The following four factors can mean that individuals are often able to pay less tax by investing in a PIE compared with an investment subject to normal income tax:

  • An Individual's share of income from a PIE is taxed at a maximum of 28%.
  • Investing via a PIE can extend the amount of income that a 10.5% or 17.5% tax rate is applied to.
  • The Individuals tax rate for an investment in a PIE is based on either of the previous two years income.
  • Tax paid by the PIE fund is a final tax, which means that there is no requirement for individuals to include PIE income in their own tax return, unless an incorrect PIR tax rate has been selected.
Investors with First Mortgage Trust may wish to transfer some or all of their existing investment, or place any new investments with First Mortgage PIE Trust.

The benefits of PIE will depend on each investor's personal circumstances. This information is of a general nature and we strongly recommend that you talk to your tax advisor to determine if investing in First Mortgage PIE Trust is right for you.

What is PIE?

A Portfolio Investment Entity (PIE) is a managed fund which has certain tax benefits for investors.

An individual investor in First Mortgage PIE Trust will select a Prescribed Investor Rate (PIR). A PIR is similar to a marginal tax rate and is used to calculate and pay tax on income from First Mortgage PIE Trust. First Mortgage PIE Trust will then pay tax based on each investor's PIR.

The PIR rates applicable to individual investors are 10.5%, 17.5% or 28%.

A 10.5% PIR can be elected if the investor's taxable income in either of the last two tax years was less than $14,000 per year, and combined taxable and PIE income was less than $48,000.

A 17.5% PIR can be elected if the investor's taxable income in either of the last two tax years was less than $48,000 per year, and combined taxable and PIE income was less than $70,000.

If an individual's taxable income, in both of the previous two tax years, was greater than $48,000, and combined taxable and PIE income is greater than $70,000, then a 28% PIR must be elected.

Individuals pay a maximum of 28% tax on PIE investment income

Tax paid by the PIE Fund on behalf of individual investors is a final tax. This means that there is no requirement for the individual to include this income in their own tax return unless the individual has incorrectly advised the manager of a PIR lower than the rate the individual is entitled to. The highest tax rate applicable to investors investing in a PIE fund is 28%.

Investing via a PIE can extend the amount of income that a lower tax rate is applied to.

For example, individuals who earned under $14,000 of taxable income (i.e total income less PIE income) and less than $48,000 total income in either of the last two years can elect a PIR of 10.5%. Income between $14,000 and $48,000 would be subject to income tax at 17.5% if it was not received from a PIE fund.

Individuals who earned under $48,000 of taxable income (i.e excluding PIE income) and less than $70,000 total income in either of the last two years can elect a PIR of 17.5%. Income between $48,000 and $70,000 would be subject to income tax at 30% if it was not received from a PIE fund.

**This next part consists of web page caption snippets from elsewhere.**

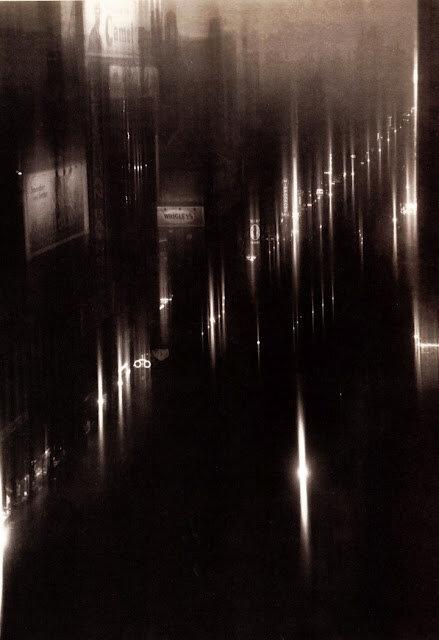 On Fortieth Street, New York, 1925
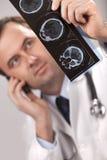 Il medico sta controllando i raggi X Fotografia Stock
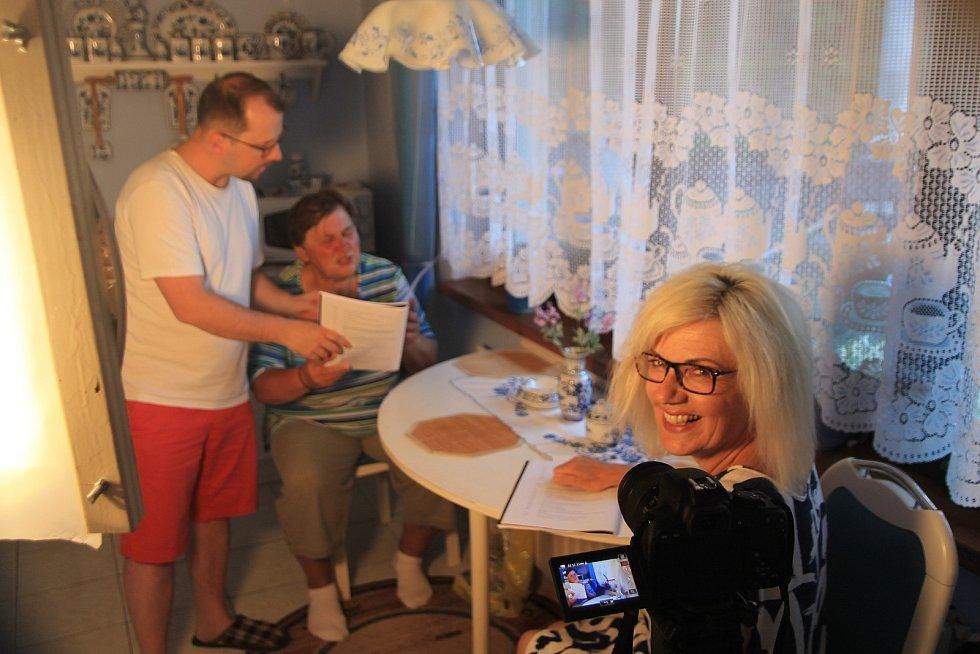 Nadšenci ze Žihle točí už třetí letní komedii. Na snímku režirér Jiří Bláha, Milada Sandnerová a Martina Rambousková.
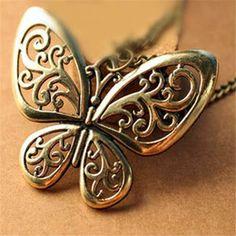 Vintage stílusú pillangó nyaklánc Nyaklánc hosszúsága: 68 cm Anyaga: cink ötvözet Medál mérete: 5 cm X 6 cm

The Individuals tax rate for an investment in a PIE is based on either of the previous two years income.

An individual's PIR is determined based on their previous two years income.

If an individual's income is increasing, they may be entitled to a 10.5% or 17.5% PIR rate even though their current year's income is above the threshold for those PIR rates. An individual's PIR rate is based on either of the last two income tax years. This provides an opportunity for investors with increasing or fluctuating income to pay less tax. If an investor is able to elect a PIR rate of 10.5% or 17.5% based on the last two years income, then PIE tax paid will be a final tax in the current year even though the current year's income may be greater than the income thresholds. i.e PIE income may be subject to PIE tax at 10.5% or 17.5% when the same income if earned from a non PIE investment would be subject to tax at 30% or 33%.

Tax paid by the PIE fund is a final tax

This means that there is no requirement for individuals to include PIE income in their own tax return unless they have selected an incorrect tax rate.

Caution: PIE Tax is NOT refundable

Unlike Resident Withholding Tax where any tax overpaid is refunded when a tax return is filed, PIE tax deducted at 28% is a final tax and is not refundable. If an investor's correct PIR is 10.5% or 17.5% and they do not advise the investment fund, PIE Tax will be deducted at 28%. An individual investor will therefore end up over paying tax and not being able to claim this back on a tax return.

In addition, PIE Tax is taxed at a flat rate rather than a progressive rate, such as income tax rates. This means that all PIE income should be taxed at the elected PIR rate, ie. 0%, 10.5% or 17.5% or 28%. Therefore, you should consider your circumstances carefully when selecting the correct and most effective PIR for you.

Disclaimer

First Mortgage Trust is not a Tax Adviser. The benefits of PIE will depend on each investor's personal circumstances. This information is of a general nature and we strongly recommend that you talk to your tax advisor to determine if investing in First Mortgage PIE Trust is right for you.